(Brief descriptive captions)
'''

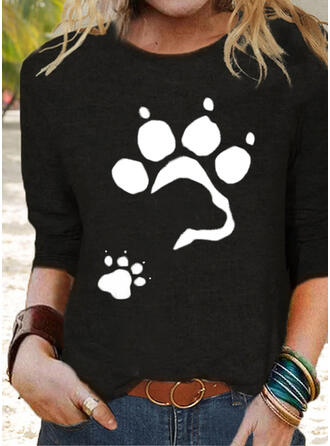 Nadruk Zwierzę Okrągły dekolt Długie rękawy T-shirty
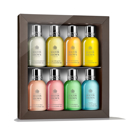 Enlivening Bathing Travel Collection 8x50ml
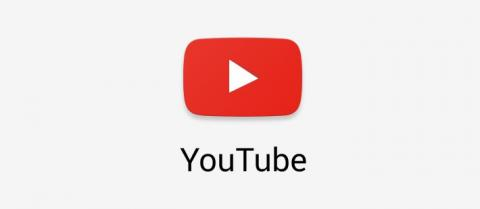 YouTube responds to complaints that its Restricted Mode censors LGBT videos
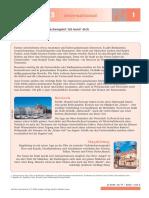 S3int_HG_Infos_zw_L1.pdf
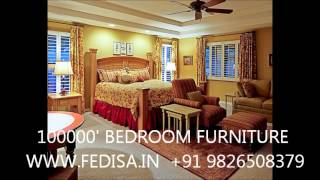 Bedroom Sets Boys Bedroom Sets Queen Bedroom Sets Bedroom Furniture Cheap Bedroom Furniture Sale Van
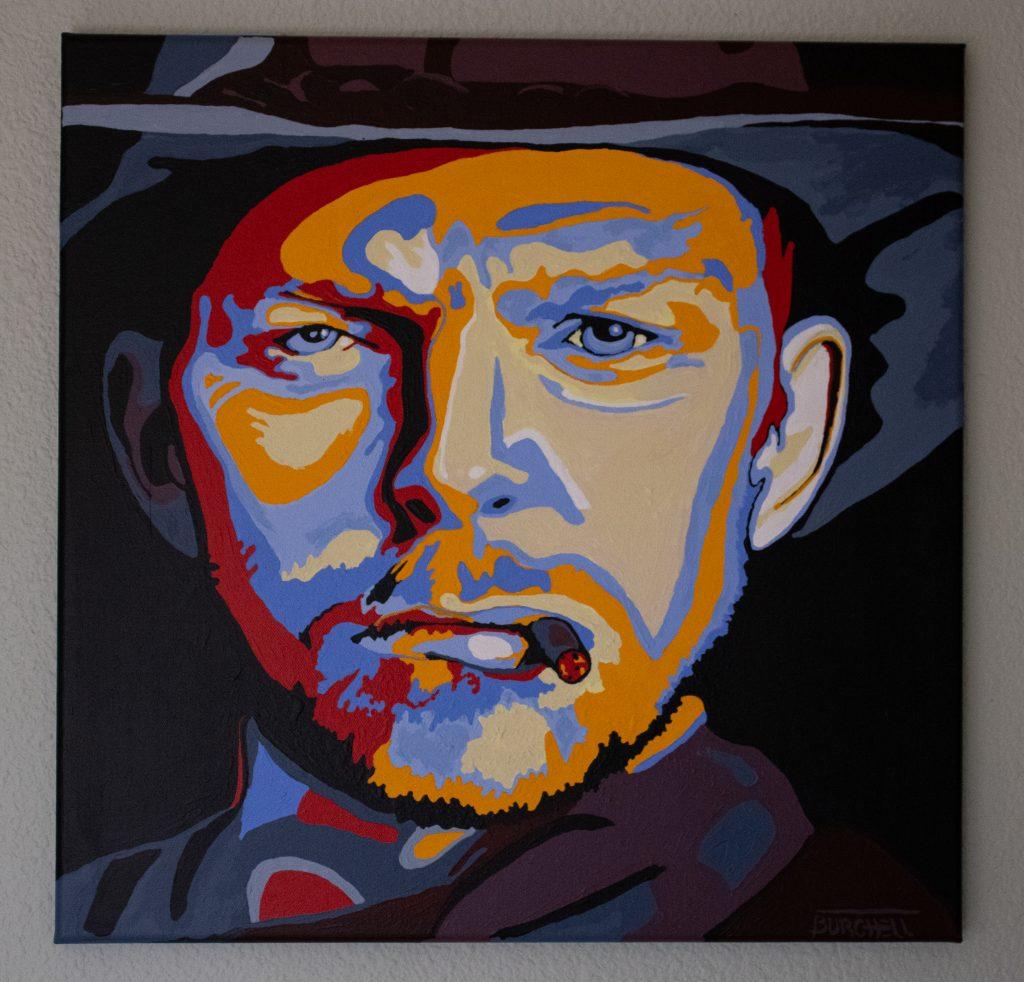 Cowboy from JKBurchett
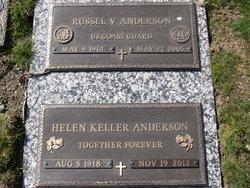 Helen Geraldine <i>Keller</i> Anderson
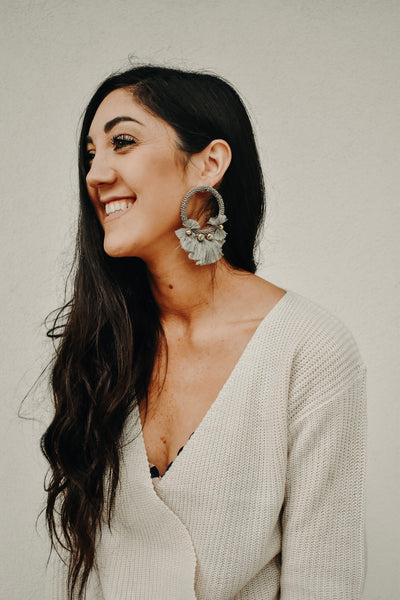 THE LEANNE EARRINGS: GRAY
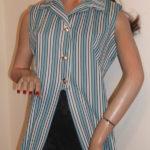 1970s blue striped top on mannequin - Crimplene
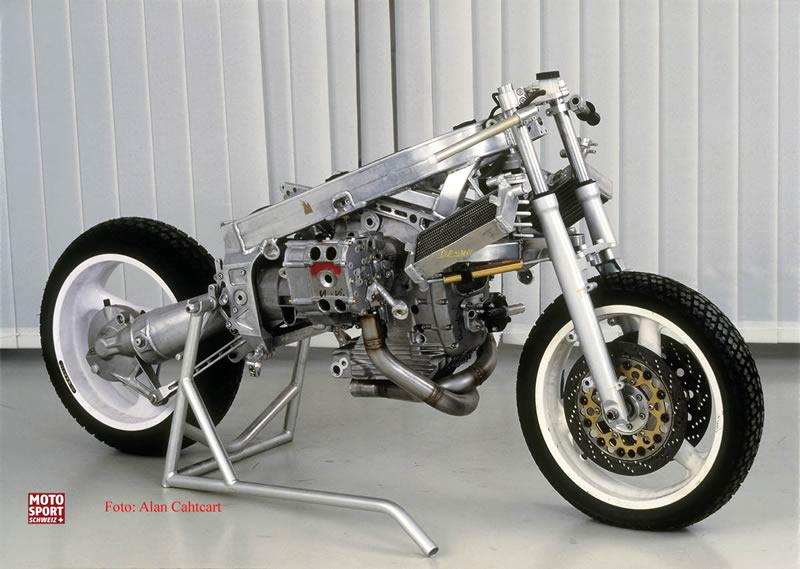 Ducati R Corsa Price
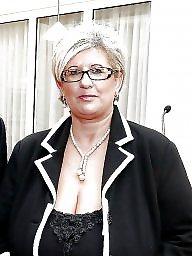Massive, Big breasts, Massive boobs, Breasts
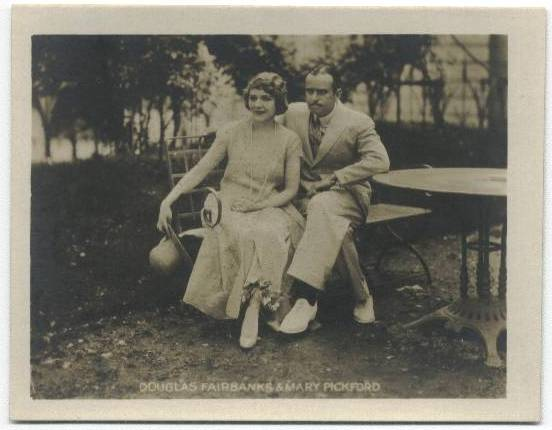 1923 Douglas Fairbanks and Mary Pickford Picturegoer at Home Photo Card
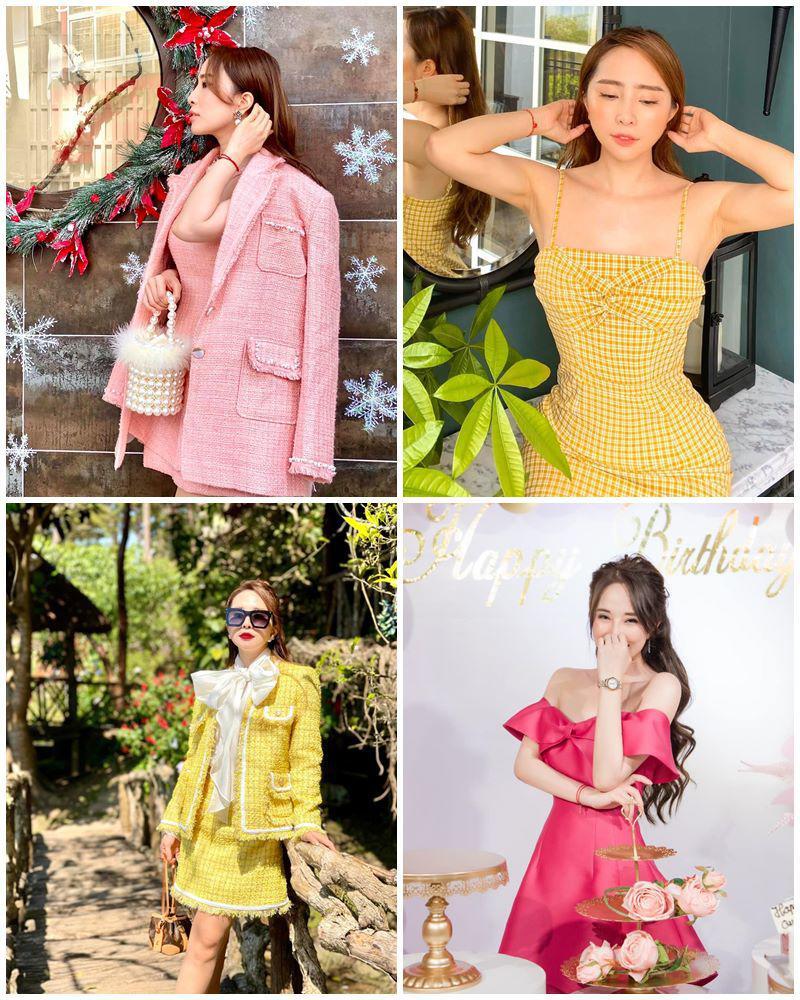 Nữ sinh nào sành như Quỳnh Nga: mặc váy ngắn cũn, đeo balo trăm triệu làm bạn học ngất ngây - 13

'''

*Action item*: Restate word for word only the lines that run from the line holding "Ducati R Corsa Price" to the end of the data, both ends kept, leaving every picture out.

*Result of the exercise*:
 Ducati R Corsa Price
Massive, Big breasts, Massive boobs, Breasts
 1923 Douglas Fairbanks and Mary Pickford Picturegoer at Home Photo Card
 Nữ sinh nào sành như Quỳnh Nga: mặc váy ngắn cũn, đeo balo trăm triệu làm bạn học ngất ngây - 13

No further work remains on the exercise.